Show Only Source Code

# Glob pattern
recursivist visualize \
--include-pattern "src/**/*"

# Regex pattern
recursivist visualize \
--include-pattern "^src/" \
--regex

Exclude All Test Files

# Glob pattern
recursivist visualize \
--exclude-pattern "**/*.test.js" "**/*.spec.js" "test/**/*"

# Regex pattern
recursivist visualize \
--exclude-pattern ".*\.(test|spec)\.[jt]sx?$" "^test/" \
--regex

Show Only Specific File Types

# Glob pattern
recursivist visualize \
--include-pattern "**/*.{js,jsx,ts,tsx}"

# Regex pattern
recursivist visualize \
--include-pattern ".*\.[jt]sx?$" \
--regex

Complex Filtering with Regex

# Include JavaScript modules, exclude test files and minified files
recursivist visualize \
--include-pattern "^src/.*\.js$" \
--exclude-pattern ".*\.(test|spec)\.js$" ".*\.min\.js$" \
--regex

Pattern Matching with File Statistics

To focus on important code metrics, combine pattern matching with file statistics:

# Find large source files
recursivist visualize \
--include-pattern "src/**/*.js" \
--sort-by-size

# Identify complex modules
recursivist visualize \
--include-pattern "src/**/*.py" \
--exclude-pattern "**/*test*.py" \
--sort-by-loc

# See recent changes to specific areas
recursivist visualize \
--include-pattern "src/components/**/*.jsx" \
--sort-by-mtime

Filter Based on File Contents (Gitignore Style)

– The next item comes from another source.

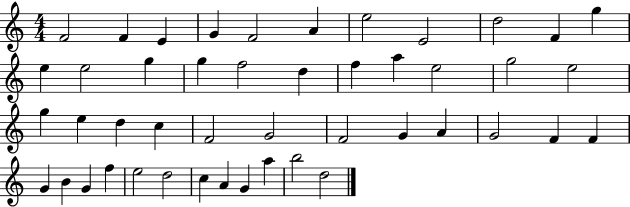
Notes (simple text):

F4/h F4/q E4/q G4/q F4/h A4/q E5/h E4/h D5/h F4/q G5/q E5/q E5/h G5/q G5/q F5/h D5/q F5/q A5/q E5/h G5/h E5/h G5/q E5/q D5/q C5/q F4/h G4/h F4/h G4/q A4/q G4/h F4/q F4/q G4/q B4/q G4/q F5/q E5/h D5/h C5/q A4/q G4/q A5/q B5/h D5/h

When using a gitignore-style file with the --ignore-file option, you can use patterns that work similarly to .gitignore files:

# .recursivist-ignore
*.log
node_modules/
**/dist/
*~

Then use it with:

recursivist visualize \
--ignore-file .recursivist-ignore

Performance Considerations

  • Glob patterns are generally faster than regex patterns
  • Complex regex patterns can be slower on large directory structures
  • Include patterns can improve performance by reducing the number of files to process

Common Use Cases

Development Project

recursivist visualize \
--exclude "node_modules .git build dist" \
--exclude-ext ".min.js .map"

Documentation Project

recursivist visualize \
--include-pattern "**/*.md" "**/*.rst" "**/*.txt" "docs/**/*"

Source Code Analysis

recursivist visualize \
--include-pattern "src/**/*" \
--exclude-pattern "**/*.test.js" "**/*.spec.js"

Backend Development

recursivist visualize \
--include-pattern "**/*.py" "**/*.go" "**/*.java" \
--exclude-pattern "**/*_test.py" "**/*_test.go" "**/*Test.java"

Troubleshooting Pattern Matching

If your patterns aren't working as expected:

  1. Use verbose mode: Run with --verbose to see detailed logging about pattern matching
  2. Test simpler patterns first: Start with basic patterns and build up complexity
  3. Check pattern syntax: Ensure you're using the correct syntax for glob or regex
  4. Remember path conventions: Patterns match against relative paths from the root directory
  5. Check precedence: Remember that include patterns override exclude patterns

For debugging complex regex patterns, consider testing them in a regex tool like regex101.com before using them in Recursivist.